--- PROVIDED MATERIAL ---

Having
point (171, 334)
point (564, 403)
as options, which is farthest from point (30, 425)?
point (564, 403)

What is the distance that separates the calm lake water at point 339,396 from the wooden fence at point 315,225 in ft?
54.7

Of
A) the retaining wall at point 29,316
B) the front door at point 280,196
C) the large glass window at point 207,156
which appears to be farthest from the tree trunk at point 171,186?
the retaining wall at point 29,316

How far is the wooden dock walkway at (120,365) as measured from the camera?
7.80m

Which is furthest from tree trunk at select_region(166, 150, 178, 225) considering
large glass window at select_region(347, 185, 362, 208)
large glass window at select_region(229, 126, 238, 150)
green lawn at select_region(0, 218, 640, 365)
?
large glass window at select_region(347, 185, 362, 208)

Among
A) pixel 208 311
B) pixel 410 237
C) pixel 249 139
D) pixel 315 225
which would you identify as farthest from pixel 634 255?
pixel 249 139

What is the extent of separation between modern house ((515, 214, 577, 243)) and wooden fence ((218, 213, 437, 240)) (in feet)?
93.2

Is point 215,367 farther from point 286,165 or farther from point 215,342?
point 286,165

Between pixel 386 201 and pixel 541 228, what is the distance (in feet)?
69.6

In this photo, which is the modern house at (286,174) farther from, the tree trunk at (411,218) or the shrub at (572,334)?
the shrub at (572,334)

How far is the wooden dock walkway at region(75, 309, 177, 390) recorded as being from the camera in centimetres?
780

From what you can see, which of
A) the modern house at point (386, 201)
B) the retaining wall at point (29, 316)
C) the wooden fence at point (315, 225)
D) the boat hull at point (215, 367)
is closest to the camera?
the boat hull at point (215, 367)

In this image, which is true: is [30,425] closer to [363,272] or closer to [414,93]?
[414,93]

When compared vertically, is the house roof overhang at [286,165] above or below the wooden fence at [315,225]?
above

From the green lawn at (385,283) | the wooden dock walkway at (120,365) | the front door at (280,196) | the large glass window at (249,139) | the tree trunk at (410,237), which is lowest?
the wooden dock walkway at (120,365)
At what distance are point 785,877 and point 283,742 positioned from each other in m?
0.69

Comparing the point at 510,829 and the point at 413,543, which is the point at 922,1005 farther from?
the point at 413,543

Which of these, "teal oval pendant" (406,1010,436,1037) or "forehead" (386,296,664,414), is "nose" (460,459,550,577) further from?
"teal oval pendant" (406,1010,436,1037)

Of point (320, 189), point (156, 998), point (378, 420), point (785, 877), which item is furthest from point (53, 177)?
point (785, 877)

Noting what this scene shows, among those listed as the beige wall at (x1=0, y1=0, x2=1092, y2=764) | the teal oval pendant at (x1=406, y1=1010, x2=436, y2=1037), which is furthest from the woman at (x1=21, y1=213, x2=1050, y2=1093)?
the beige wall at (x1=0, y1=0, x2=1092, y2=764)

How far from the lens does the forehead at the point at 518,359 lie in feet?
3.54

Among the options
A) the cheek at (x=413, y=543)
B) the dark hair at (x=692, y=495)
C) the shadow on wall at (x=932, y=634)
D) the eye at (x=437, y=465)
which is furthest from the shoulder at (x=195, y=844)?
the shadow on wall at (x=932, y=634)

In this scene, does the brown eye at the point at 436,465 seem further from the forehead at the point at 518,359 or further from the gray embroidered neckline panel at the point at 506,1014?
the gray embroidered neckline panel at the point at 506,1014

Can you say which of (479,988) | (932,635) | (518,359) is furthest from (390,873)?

---

**WORK INSTRUCTIONS:**
Copy out the data verbatim, starting at the line that contains "Among the options" and ending at the last line of the data.

**EXERCISE OUTPUT:**
Among the options
A) the cheek at (x=413, y=543)
B) the dark hair at (x=692, y=495)
C) the shadow on wall at (x=932, y=634)
D) the eye at (x=437, y=465)
which is furthest from the shoulder at (x=195, y=844)?
the shadow on wall at (x=932, y=634)

In this scene, does the brown eye at the point at 436,465 seem further from the forehead at the point at 518,359 or further from the gray embroidered neckline panel at the point at 506,1014?
the gray embroidered neckline panel at the point at 506,1014

Can you say which of (479,988) | (932,635) | (518,359) is furthest from (390,873)?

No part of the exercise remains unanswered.